▶ _What the task requires_:
Convert every line of the records below into a numbered list, leaving out any blank lines.

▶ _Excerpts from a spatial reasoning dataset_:
===============

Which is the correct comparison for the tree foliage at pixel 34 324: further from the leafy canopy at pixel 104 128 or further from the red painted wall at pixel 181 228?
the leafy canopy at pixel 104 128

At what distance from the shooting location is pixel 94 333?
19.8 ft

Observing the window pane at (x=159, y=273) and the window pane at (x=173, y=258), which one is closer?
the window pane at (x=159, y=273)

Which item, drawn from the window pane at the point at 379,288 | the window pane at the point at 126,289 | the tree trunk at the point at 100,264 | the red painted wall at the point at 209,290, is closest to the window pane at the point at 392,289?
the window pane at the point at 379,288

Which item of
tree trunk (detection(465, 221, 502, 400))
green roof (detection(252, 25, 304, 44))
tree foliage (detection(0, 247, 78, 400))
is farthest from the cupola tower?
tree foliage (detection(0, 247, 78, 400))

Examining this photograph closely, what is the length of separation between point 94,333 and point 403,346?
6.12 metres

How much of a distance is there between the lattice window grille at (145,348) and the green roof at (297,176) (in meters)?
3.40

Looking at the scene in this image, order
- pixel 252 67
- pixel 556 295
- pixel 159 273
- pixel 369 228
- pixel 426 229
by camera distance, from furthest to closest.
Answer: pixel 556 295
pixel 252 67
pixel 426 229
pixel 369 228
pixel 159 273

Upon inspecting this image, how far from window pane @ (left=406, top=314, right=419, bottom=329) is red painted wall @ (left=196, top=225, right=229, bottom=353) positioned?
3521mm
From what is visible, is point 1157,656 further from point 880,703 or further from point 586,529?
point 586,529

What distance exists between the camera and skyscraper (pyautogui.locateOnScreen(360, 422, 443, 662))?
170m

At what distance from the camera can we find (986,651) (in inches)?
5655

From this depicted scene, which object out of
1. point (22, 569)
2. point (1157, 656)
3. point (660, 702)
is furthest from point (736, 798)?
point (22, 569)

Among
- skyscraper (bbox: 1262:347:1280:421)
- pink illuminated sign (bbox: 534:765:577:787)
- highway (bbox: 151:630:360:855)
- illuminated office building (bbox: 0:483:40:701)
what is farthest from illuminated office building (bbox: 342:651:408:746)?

===============

▶ _Exercise answer_:
1. Which is the correct comparison for the tree foliage at pixel 34 324: further from the leafy canopy at pixel 104 128 or further from the red painted wall at pixel 181 228?
2. the leafy canopy at pixel 104 128
3. At what distance from the shooting location is pixel 94 333?
4. 19.8 ft
5. Observing the window pane at (x=159, y=273) and the window pane at (x=173, y=258), which one is closer?
6. the window pane at (x=159, y=273)
7. Which item, drawn from the window pane at the point at 379,288 | the window pane at the point at 126,289 | the tree trunk at the point at 100,264 | the red painted wall at the point at 209,290, is closest to the window pane at the point at 392,289?
8. the window pane at the point at 379,288
9. Which item of
10. tree trunk (detection(465, 221, 502, 400))
11. green roof (detection(252, 25, 304, 44))
12. tree foliage (detection(0, 247, 78, 400))
13. is farthest from the cupola tower?
14. tree foliage (detection(0, 247, 78, 400))
15. Examining this photograph closely, what is the length of separation between point 94,333 and point 403,346?
16. 6.12 metres
17. How much of a distance is there between the lattice window grille at (145,348) and the green roof at (297,176) (in meters)?
18. 3.40
19. Looking at the scene in this image, order
20. - pixel 252 67
21. - pixel 556 295
22. - pixel 159 273
23. - pixel 369 228
24. - pixel 426 229
25. by camera distance, from furthest to closest.
26. Answer: pixel 556 295
27. pixel 252 67
28. pixel 426 229
29. pixel 369 228
30. pixel 159 273
31. Upon inspecting this image, how far from window pane @ (left=406, top=314, right=419, bottom=329) is red painted wall @ (left=196, top=225, right=229, bottom=353) positioned?
32. 3521mm
33. From what is visible, is point 1157,656 further from point 880,703 or further from point 586,529?
34. point 586,529
35. What distance exists between the camera and skyscraper (pyautogui.locateOnScreen(360, 422, 443, 662))?
36. 170m
37. At what distance from the camera can we find (986,651) (in inches)?
38. 5655
39. From this depicted scene, which object out of
40. 1. point (22, 569)
41. 2. point (1157, 656)
42. 3. point (660, 702)
43. is furthest from point (736, 798)?
44. point (22, 569)
45. Among
46. - skyscraper (bbox: 1262:347:1280:421)
47. - pink illuminated sign (bbox: 534:765:577:787)
48. - highway (bbox: 151:630:360:855)
49. - illuminated office building (bbox: 0:483:40:701)
50. what is farthest from illuminated office building (bbox: 342:651:408:746)?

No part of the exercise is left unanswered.